"Keputusan (impor) ini dapat memberi nilai tambah bagi sektor laut dan perikanan kita. Keadaan itu pun didukung oleh adanya anomali cuaca yang terkadang dampaknya kepada banyaknya hasil tangkap ikan di sejumlah daerah. Misal Aceh tiba-tiba banyak ikan. Kenaikan ikan di Bali juga karena ada el nino. Ini juga kesempatan buat kita," tutur Arif, dalam diskusi 'Negeri Kelautan tapi Impor Ikan', di Gado-gado Boplo, Menteng, Jakarta Pusat, Sabtu (18/6/2016).

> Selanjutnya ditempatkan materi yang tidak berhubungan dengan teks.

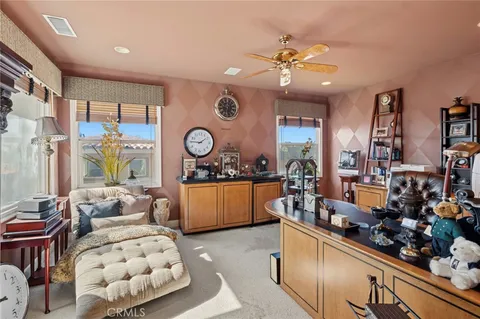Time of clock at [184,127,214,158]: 1:45
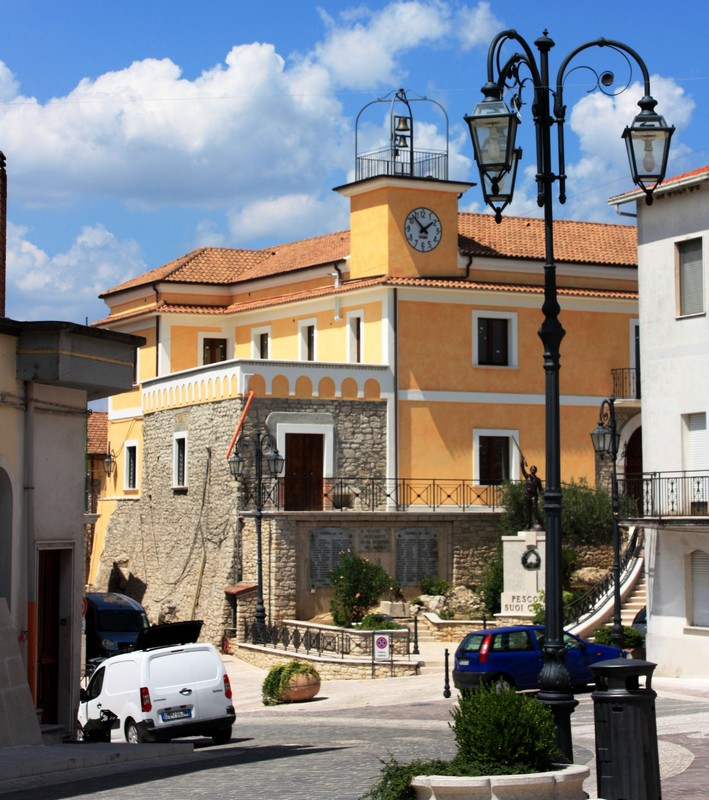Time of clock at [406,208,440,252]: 1:52
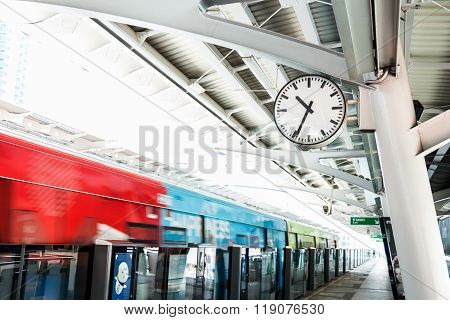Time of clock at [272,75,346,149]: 10:34
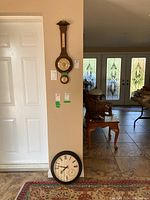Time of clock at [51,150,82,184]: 7:46
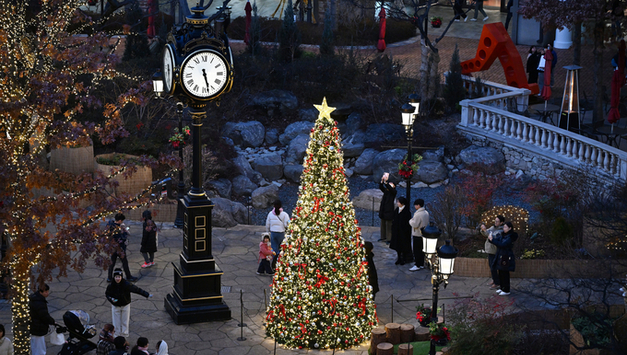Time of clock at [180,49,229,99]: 5:27
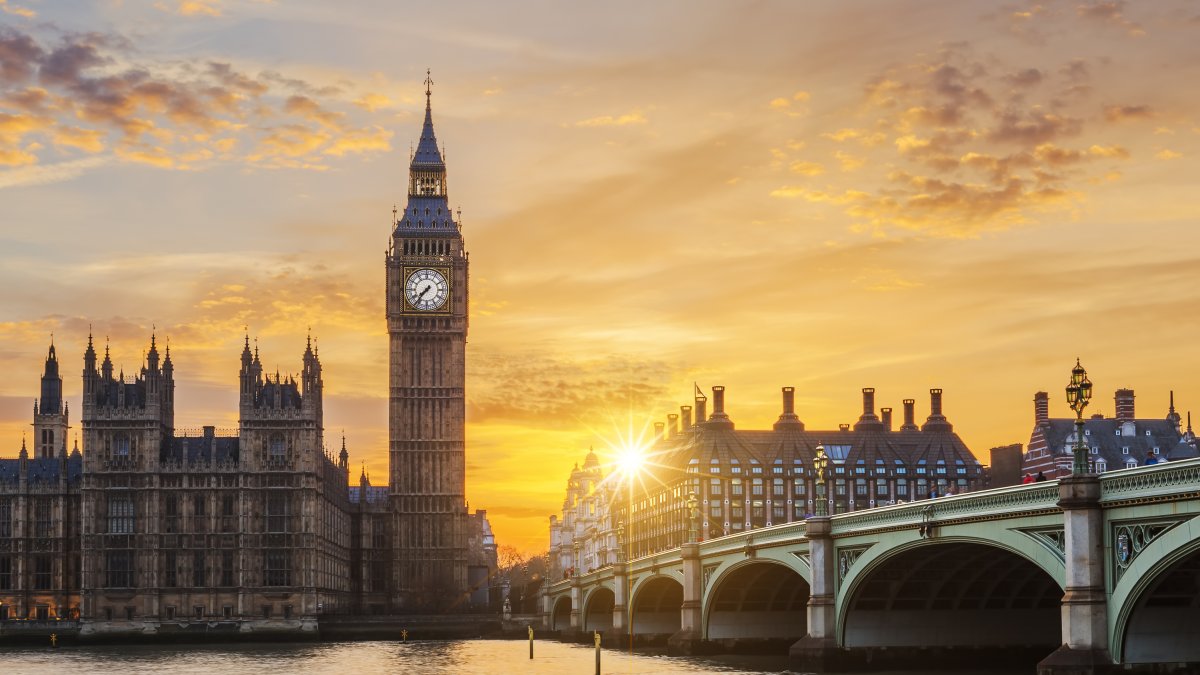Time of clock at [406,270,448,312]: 7:36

Langkah impor pun, menurut Arif, merupakan hal yang cerdas. Sebab, impor yang dilakukan memiliki tujuan akhir untuk kembali diekspor ke berbagai negara.
"Posisi impor kita ini 43 persen untuk ekspor. Kita dapat bahan baku, karena kita impor. Lalu kita ekspor kembali bahan yang bernilai tambah dari impor tadi," tutur Arif.
Meski demikian, Indonesia harus mewaspadai penurunan produksi akibat infrastruktur penunjang yang dimiliki negeri ini masih sedikit. Dampaknya yang sangat besar membuat harga ikan menjadi mahal.
"Jadi, meski ekspor ikan olahan dapat tumbuh, tapi harga ikan mahal. Makanya kita perlu pembangunan infrastruktur, seperti jalan. Sehingga rantai distribusi bisa lebih baik, dan tidak ada lagi persoalan yang kita hadapi," beber Arif.
Arif menambahkan, minimnya infrastruktur untuk kelautan saat ini sudah dirasakan di daerah Bitung. Pabrik di daerah tersebut banyak tutup karena produksi mengalami penurunan.